Canada: le Premier ministre Justin Trudeau démissionne après neuf années au pouvoir
Le Premier ministre canadien Justin Trudeau, au plus bas dans les sondages, a annoncé lundi sa démission après des semaines de crise politique dans le pays, aggravée récemment par les menaces économiques de Donald Trump.
Près de dix ans après son arrivée au pouvoir, Justin Trudeau, 53 ans, était sous pression de l'opposition mais aussi de nombreuses personnalités de son parti, inquiètes pour les élections législatives qui se profilent.
"J'ai l'intention de démissionner de mon poste de chef du parti et de Premier ministre une fois que le parti aura choisi son prochain chef", a-t-il déclaré dans la capitale Ottawa devant la presse, visiblement ému.
Le prochain chef du parti libéral (centre-gauche) deviendra dans la foulée automatiquement le nouveau Premier ministre canadien et pendant ce temps, le Parlement est suspendu jusqu'au 24 mars.
Le processus de sélection d'un nouveau chef prend généralement plusieurs mois ce qui signifie que M. Trudeau devrait donc être encore Premier ministre le 20 janvier, lorsque Donald Trump prendra ses fonctions.
Peu après l'annonce de la démission de Justin Trudeau, le président élu américain a estimé que le Canada devrait "fusionner" avec les Etats-Unis, une remarque qu'il a faite à plusieurs reprises ces derniers temps.
Tandis que la Maison Blanche a salué un "ami fidèle des Etats-Unis".
- Chaos -
Dans le pays personne ne semble vraiment surpris: "j'ai l'impression que c'est un peu un soulagement pour lui parce qu'il avait beaucoup de pression sur les épaules", estime auprès de l'AFP Annette Sousa, habitante d'Ottawa.
Rob Gwett de Toronto, aurait préféré que Justin Trudeau "déclenche des élections" et juge qu'il aurait dû partir il y a déjà longtemps "à cause des scandales".

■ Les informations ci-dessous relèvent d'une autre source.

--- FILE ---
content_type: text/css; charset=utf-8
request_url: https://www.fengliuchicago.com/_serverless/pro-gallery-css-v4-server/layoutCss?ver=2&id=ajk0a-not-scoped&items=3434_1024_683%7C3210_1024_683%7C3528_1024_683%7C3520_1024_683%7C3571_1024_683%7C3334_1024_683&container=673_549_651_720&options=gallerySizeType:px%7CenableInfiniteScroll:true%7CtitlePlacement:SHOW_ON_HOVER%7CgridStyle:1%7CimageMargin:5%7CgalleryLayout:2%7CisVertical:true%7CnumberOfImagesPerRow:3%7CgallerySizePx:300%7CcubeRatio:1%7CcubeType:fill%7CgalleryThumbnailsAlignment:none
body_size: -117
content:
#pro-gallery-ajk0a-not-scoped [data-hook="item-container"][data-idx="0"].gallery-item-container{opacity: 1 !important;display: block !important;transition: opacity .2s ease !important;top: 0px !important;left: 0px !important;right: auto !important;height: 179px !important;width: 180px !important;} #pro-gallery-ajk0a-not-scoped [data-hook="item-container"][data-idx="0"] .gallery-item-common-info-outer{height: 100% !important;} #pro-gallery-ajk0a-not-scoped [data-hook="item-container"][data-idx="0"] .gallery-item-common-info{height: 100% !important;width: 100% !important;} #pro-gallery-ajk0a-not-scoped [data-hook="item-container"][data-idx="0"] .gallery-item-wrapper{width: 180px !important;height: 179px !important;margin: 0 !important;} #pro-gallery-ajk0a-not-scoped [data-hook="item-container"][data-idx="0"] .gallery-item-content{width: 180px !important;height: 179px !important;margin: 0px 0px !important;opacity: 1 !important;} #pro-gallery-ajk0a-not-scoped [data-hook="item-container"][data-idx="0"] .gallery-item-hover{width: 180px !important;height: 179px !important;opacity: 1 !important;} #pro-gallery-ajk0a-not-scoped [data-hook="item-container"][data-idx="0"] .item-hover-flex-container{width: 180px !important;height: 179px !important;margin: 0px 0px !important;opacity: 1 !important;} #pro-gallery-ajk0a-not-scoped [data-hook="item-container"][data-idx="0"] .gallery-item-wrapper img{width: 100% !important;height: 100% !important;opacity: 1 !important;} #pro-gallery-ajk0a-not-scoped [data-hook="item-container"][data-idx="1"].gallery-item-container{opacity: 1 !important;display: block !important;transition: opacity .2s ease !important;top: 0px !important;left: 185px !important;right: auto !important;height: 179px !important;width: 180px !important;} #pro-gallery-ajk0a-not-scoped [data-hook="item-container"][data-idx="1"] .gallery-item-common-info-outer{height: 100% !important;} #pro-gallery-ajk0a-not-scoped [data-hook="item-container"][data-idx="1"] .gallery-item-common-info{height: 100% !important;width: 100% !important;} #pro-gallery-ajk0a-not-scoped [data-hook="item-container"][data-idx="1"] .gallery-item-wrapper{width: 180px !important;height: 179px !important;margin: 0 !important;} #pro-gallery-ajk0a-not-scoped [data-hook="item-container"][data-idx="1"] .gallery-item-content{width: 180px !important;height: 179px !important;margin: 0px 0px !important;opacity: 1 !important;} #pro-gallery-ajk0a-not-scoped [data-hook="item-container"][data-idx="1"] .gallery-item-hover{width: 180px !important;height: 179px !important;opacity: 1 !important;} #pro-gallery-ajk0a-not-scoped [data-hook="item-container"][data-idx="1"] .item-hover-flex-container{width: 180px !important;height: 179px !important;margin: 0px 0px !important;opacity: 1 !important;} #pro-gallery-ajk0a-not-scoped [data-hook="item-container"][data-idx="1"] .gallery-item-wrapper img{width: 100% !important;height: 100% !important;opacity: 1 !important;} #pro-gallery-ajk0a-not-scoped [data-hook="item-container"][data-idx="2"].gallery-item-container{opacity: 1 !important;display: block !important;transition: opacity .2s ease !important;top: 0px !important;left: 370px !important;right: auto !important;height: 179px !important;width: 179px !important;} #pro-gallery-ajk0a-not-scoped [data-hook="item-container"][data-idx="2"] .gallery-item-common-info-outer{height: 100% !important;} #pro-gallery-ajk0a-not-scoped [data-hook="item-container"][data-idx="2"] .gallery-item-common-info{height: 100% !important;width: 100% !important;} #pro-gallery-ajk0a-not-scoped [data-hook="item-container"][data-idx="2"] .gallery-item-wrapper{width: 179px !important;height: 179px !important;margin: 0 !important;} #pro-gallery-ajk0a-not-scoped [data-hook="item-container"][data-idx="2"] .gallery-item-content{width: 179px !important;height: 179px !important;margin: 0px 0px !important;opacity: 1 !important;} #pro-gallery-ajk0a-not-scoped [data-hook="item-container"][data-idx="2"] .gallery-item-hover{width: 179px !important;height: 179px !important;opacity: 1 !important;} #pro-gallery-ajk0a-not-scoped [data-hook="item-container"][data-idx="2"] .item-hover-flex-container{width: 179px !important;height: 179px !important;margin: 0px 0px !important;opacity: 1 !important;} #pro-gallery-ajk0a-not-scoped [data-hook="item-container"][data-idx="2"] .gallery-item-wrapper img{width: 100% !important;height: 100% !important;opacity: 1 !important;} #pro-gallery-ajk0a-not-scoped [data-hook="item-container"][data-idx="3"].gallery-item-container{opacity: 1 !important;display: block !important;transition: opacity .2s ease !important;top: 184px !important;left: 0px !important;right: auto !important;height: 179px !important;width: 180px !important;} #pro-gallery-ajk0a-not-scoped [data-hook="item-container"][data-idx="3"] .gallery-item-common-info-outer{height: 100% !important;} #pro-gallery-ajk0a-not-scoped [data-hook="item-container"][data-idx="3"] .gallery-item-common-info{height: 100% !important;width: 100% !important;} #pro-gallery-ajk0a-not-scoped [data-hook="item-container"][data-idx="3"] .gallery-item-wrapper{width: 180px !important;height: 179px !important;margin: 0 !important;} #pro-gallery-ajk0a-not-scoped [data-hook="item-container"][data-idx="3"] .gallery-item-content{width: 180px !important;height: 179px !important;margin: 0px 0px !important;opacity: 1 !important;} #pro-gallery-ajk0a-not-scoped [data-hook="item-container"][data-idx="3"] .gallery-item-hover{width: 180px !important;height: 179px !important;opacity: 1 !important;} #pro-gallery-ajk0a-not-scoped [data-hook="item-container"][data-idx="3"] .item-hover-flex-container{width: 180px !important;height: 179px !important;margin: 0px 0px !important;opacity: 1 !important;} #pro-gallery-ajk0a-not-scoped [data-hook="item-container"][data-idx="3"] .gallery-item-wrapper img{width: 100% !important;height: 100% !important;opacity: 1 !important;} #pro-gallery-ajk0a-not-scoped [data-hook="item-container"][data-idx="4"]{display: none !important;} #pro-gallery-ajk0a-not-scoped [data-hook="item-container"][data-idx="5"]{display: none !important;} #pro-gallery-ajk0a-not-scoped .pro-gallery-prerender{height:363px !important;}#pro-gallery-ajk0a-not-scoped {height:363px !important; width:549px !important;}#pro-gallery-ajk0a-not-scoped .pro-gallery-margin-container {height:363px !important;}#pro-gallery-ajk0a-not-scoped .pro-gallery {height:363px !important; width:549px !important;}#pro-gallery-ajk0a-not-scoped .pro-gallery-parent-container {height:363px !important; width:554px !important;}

S'il avait fait souffler un vent d'espoir en arrivant au pouvoir, Justin Trudeau souffre aujourd'hui d'une faible cote de popularité, étant vu comme responsable notamment de la forte inflation mais aussi de la crise du logement et des services publics.
Et dans ce contexte tendu, les déclarations de Donald Trump après son élection sont venues mettre de l'huile sur le feu: le républicain veut imposer des droits de douane de 25% à ses voisins dès son retour au pouvoir.
Une menace qui a provoqué des tensions et a abouti mi-décembre à la démission de la vice-Première ministre, Chrystia Freeland, sur son fond de désaccord avec Justin Trudeau sur la façon de gérer ce dossier.
Le contexte politique actuel est "hautement inhabituel" avec un changement de chef à seulement quelques mois d'une élection, a commenté auprès de l'AFP Lori Turnbull, professeure à l'Université Dalhousie.
De nombreux défis attendent son successeur de M. Trudeau, estiment les experts puisque les libéraux accusent un retard de plus de 20 points dans les sondages face aux conservateurs avec des législatives prévues au plus tard en octobre 2025.
"C'est une cause perdue", lâche André Lamoureux, spécialiste en science politique à l'Université du Québec à Montréal (UQAM). "Personne n'est en position aujourd'hui au Parti libéral de recréer un engouement, un mouvement d'adhésion".
- "Soulagement" -
Les libéraux "veulent tromper les électeurs en mettant un autre visage pour continuer à arnaquer les Canadiens", a dénoncé sur X Pierre Poilievre, le chef des conservateurs.
Fils aîné d'un ex-Premier ministre charismatique, Justin Trudeau avait fait une entrée fracassante sur le devant de la scène politique et rapidement acquis une renommée mondiale, après avoir longtemps cherché sa voie: boxeur amateur, moniteur de snowboard, professeur d'anglais et de français...
Perçu à ses débuts comme un Premier ministre moderne, féministe, progressiste, soucieux des enjeux environnementaux et déclenchant à son tour une "Trudeaumania", il a signé lors du premier mandat de Donald Trump a un nouvel accord avec le Mexique et les Etats-Unis.
Mais aussi fait du Canada le deuxième pays au monde à légaliser le cannabis, instauré l'aide médicale à mourir, une taxe carbone et fortement investi dans les programmes sociaux lors de ces trois mandats.